Orbene, nel rigettare la questione, la Corte costituzionale ha chiarito quanto segue: «Quanto al perdurante e grave stato di ansia o di paura e al fondato timore per l'incolumità, trattandosi di eventi che riguardano la sfera emotiva e psicologica, essi debbono essere accertati attraverso un'accurata osservazione di segni e indizi comportamentali, desumibili dal confronto tra la situazione pregressa e quella conseguente alle condotte dell'agente, che denotino una apprezzabile destabilizzazione della serenità dell'equilibrio psicologico della vittima. A questo proposito, del resto, anche la giurisprudenza di legittimità (ex plurimis, Cass. pen., Sez. V, n. 14391/2012), ha precisato che la prova dello stato di ansia e di paura può e deve essere ancorata ad elementi sintomatici che rivelino un reale turbamento psicologico, ricavabili dalle dichiarazioni della stessa vittima del reato, dai suoi comportamenti conseguenti alla condotta posta in essere dall'agente, nonché dalle condizioni soggettive della vittima, purché note all'agente, e come tali necessariamente rientranti nell'oggetto del dolo. Anche sotto tale profilo, dunque, è dimostrato che l'enunciato legislativo di cui all'art. 612-bis c.p., pur richiedendo un'attenta considerazione dei dati riscontrabili sul piano dei comportamenti e dell'esperienza, consente al giudice di appurare con ragionevole certezza il verificarsi dei fenomeni in esso descritti e, pertanto, non presenta vizi di determinatezza, ai sensi dell'art. 25, secondo comma, Cost.».

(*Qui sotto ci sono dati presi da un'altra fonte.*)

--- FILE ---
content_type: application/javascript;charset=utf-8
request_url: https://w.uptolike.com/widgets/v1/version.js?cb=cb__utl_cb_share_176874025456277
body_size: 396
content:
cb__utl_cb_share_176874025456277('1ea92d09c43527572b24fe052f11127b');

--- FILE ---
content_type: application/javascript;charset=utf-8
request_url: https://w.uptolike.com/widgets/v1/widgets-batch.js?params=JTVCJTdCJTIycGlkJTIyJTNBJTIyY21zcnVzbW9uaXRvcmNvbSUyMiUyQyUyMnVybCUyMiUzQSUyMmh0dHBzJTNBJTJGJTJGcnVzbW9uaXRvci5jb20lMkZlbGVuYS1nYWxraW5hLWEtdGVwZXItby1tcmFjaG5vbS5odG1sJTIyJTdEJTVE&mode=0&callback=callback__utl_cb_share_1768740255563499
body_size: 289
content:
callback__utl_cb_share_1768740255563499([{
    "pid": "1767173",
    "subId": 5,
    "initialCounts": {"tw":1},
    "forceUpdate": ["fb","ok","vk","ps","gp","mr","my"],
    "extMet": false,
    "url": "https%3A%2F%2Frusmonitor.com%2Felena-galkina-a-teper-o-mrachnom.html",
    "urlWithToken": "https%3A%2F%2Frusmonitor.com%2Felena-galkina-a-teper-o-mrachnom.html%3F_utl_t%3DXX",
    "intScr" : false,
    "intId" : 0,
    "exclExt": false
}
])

A ciò si aggiunge che «l'aggettivazione in termini di grave e perdurante stato di ansia o di paura e di “fondato” timore per l'incolumità, vale a circoscrivere ulteriormente l'area della incriminazione, in modo che siano doverosamente ritenute irrilevanti ansie di scarso momento, sia in ordine alla loro durata sia in ordine alla loro incidenza sul soggetto passivo, nonché timori immaginari o del tutto fantasiosi della vittima», spettando al Giudice ricostruire e circoscrivere l'area della tipicità della condotta penalmente rilevante sulla base di consueti criteri ermeneutici, in particolare alla luce del principio di offensività (cfr. sentenza n. 172/2014, cit.).

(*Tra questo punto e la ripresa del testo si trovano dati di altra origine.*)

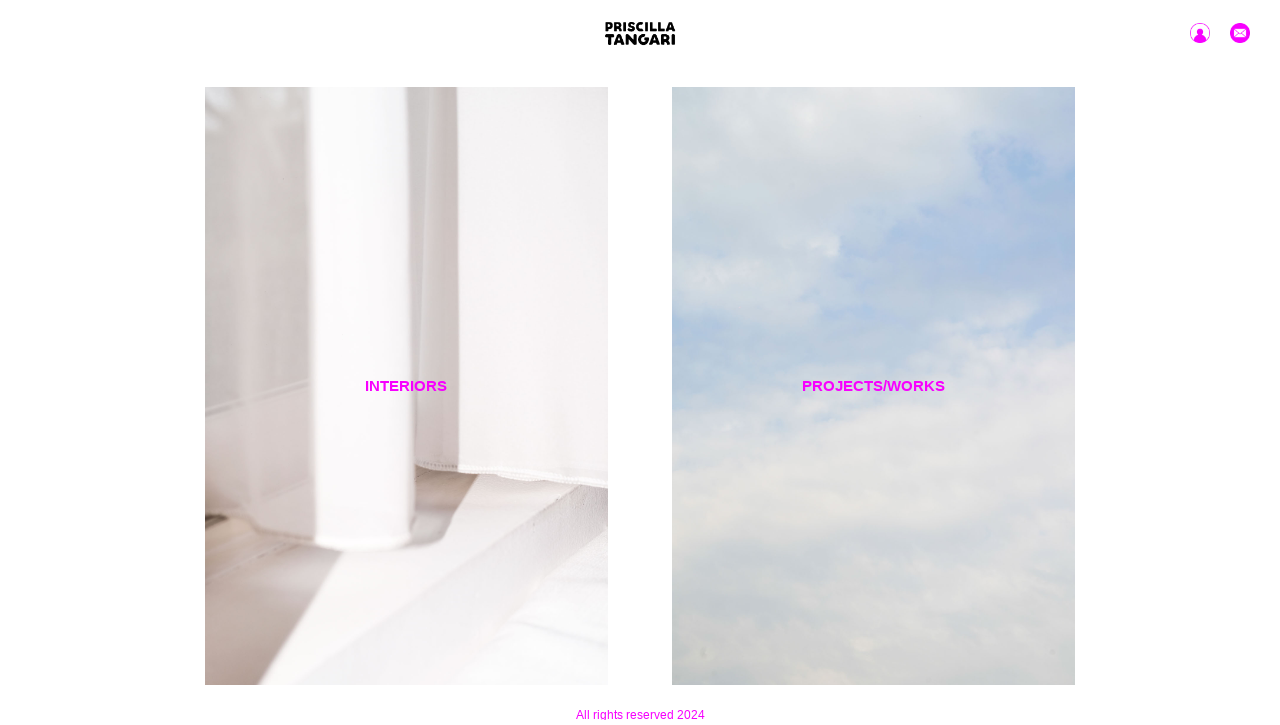

--- FILE ---
content_type: text/html; charset=utf-8
request_url: https://priscillatangari.it/
body_size: 632
content:
<!DOCTYPE html><html data-wf-domain="priscilla-tangari.webflow.io" data-wf-page="66391773803ae4a1a0c9dcce" data-wf-site="66391773803ae4a1a0c9dcc8" class=" w-mod-js w-mod-ix"><head><style>.wf-force-outline-none[tabindex="-1"]:focus{outline:none;}</style>
    <meta charset="utf-8">
    <title>Priscilla Tangari</title>
    <meta content="width=device-width, initial-scale=1" name="viewport">
    <link href="../cdn.prod.website-files.com/66391773803ae4a1a0c9dcc8/css/priscilla-tangari.webflow.624a56712.css" rel="stylesheet" type="text/css">
    
    <link href="../cdn.prod.website-files.com/66391773803ae4a1a0c9dcc8/66fef0476775ec86ca5004ab_favicon-priscilla.ico" rel="shortcut icon" type="image/x-icon">
    <link href="../cdn.prod.website-files.com/66391773803ae4a1a0c9dcc8/672b830c2d1cab8fea541e8c_priscillatangari_webclip.png" rel="apple-touch-icon"><!-- Google tag (gtag.js) -->
    
    
  </head>
  <body>
    <div class="div-block-19">
      <div class="div-block-4"><img src="../cdn.prod.website-files.com/66391773803ae4a1a0c9dcc8/66391fd9c776dbb02cdd0926_LOGO%20copia2.png" loading="lazy" alt="" class="logo"></div>
      <div class="div-block-20"><a class="w-inline-block" href="/bio"><img src="../cdn.prod.website-files.com/66391773803ae4a1a0c9dcc8/6703f3a0dae567e861452383_profile.png" loading="lazy" alt="" class="icons"></a><a href="mailto:foto@priscillatangari.it?subject=Richiesta%20contatto" class="w-inline-block"><img src="../cdn.prod.website-files.com/66391773803ae4a1a0c9dcc8/6703f3a31ae57e865b7b196b_email.png" loading="lazy" alt="" class="icons"></a></div>
    </div>
    <div class="background-image"><a class="interior w-inline-block" href="/architecture">
        <div class="container-items-left">
          <div class="div-block-17">
            <h1 class="interior-title">INTERIORS</h1>
          </div>
        </div>
      </a><a class="projects w-inline-block" href="/projects">
        <div class="container-items-right">
          <div class="div-block-16">
            <h1 class="project-title">PROJECTS/WORKS</h1>
          </div>
        </div>
      </a></div>
    <div>
      <div class="text-block-3">All rights reserved 2024</div>
    </div>
    
    
    <style>.w-webflow-badge {
        display: none !important;
        visibility: hidden !important;
      }
    </style>
  
<a class="w-webflow-badge" href="https://webflow.com?utm_campaign=brandjs"><img src="https://d3e54v103j8qbb.cloudfront.net/img/webflow-badge-icon-d2.89e12c322e.svg" alt="" style="margin-right: 4px; width: 26px;"><img src="https://d3e54v103j8qbb.cloudfront.net/img/webflow-badge-text-d2.c82cec3b78.svg" alt="Made in Webflow"></a></body></html>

In virtù della pronuncia costituzionale, dunque, l'orientamento giurisprudenziale avallato dalla sentenza qui in commento non solo risulta corretto ma riceve esplicita ‘copertura costituzionale'.

D'altra parte, è certamente significativo che, nell'esame dei passaggi argomentativi della Corte costituzionale in relazione all'evento dello stato di ansia e di paura e alla prova dello stesso, non è dato riscontrare alcun rinvio alla letteratura medica.

Tanto chiarito, si ritiene che la sentenza della terza Sezione della Corte di cassazione abbia mancato l'occasione per fare maggiore chiarezza rispetto a quei casi – come quello di specie – in cui le condotte di atti persecutori vanno a collocarsi nell'ambito di un rapporto sentimentale particolarmente conflittuale.

È indubbio, in effetti, che la sussistenza di taluni atteggiamenti ‘conciliativi' da parte della persona offesa – quali, a mero titolo di esempio, la reciprocità delle chiamate e dei messaggi, il continuare ad avere rapporti sessuali con l'imputato, l'acconsentire ad incontri con il medesimo – sia un dato quantomeno prima facie incongruo rispetto ad uno stato di grave turbamento emotivo della vittima, come tipizzato dall'art. 612-bis c.p. (cfr. sul punto Cass. pen., Sez. III, 7 marzo 2016, n. 9221).

Pertanto, in disparte le specificità del caso concreto, dovrebbe forse riconoscersi che allorquando vi sia da parte della persona offesa un atteggiamento comunque “altalenante” nei confronti dell'imputato si imponga un particolare sforzo di contestualizzazione della condotta e una specifica prudenza valutativa sia in relazione alla prova dell'evento del reato di atti persecutori - tanto più in quei casi in cui l'evento è di tipo “psicologico”-, sia in riferimento alla sussistenza dell'elemento soggettivo del reato in capo all'agente.

Guida all'approfondimento

LIBERALI, Il reato di atti persecutori. Profili costituzionali, applicativi e comparati, 2012, Milano.

MARINUCCI – DOLCINI (diretto da), Trattato di diritto penale, parte speciale, Vol. X, I delitti contro la persona, 2015, Assago.

PARZIALE – BARTOLUCCI, La violenza sessuale, 2012, Varese.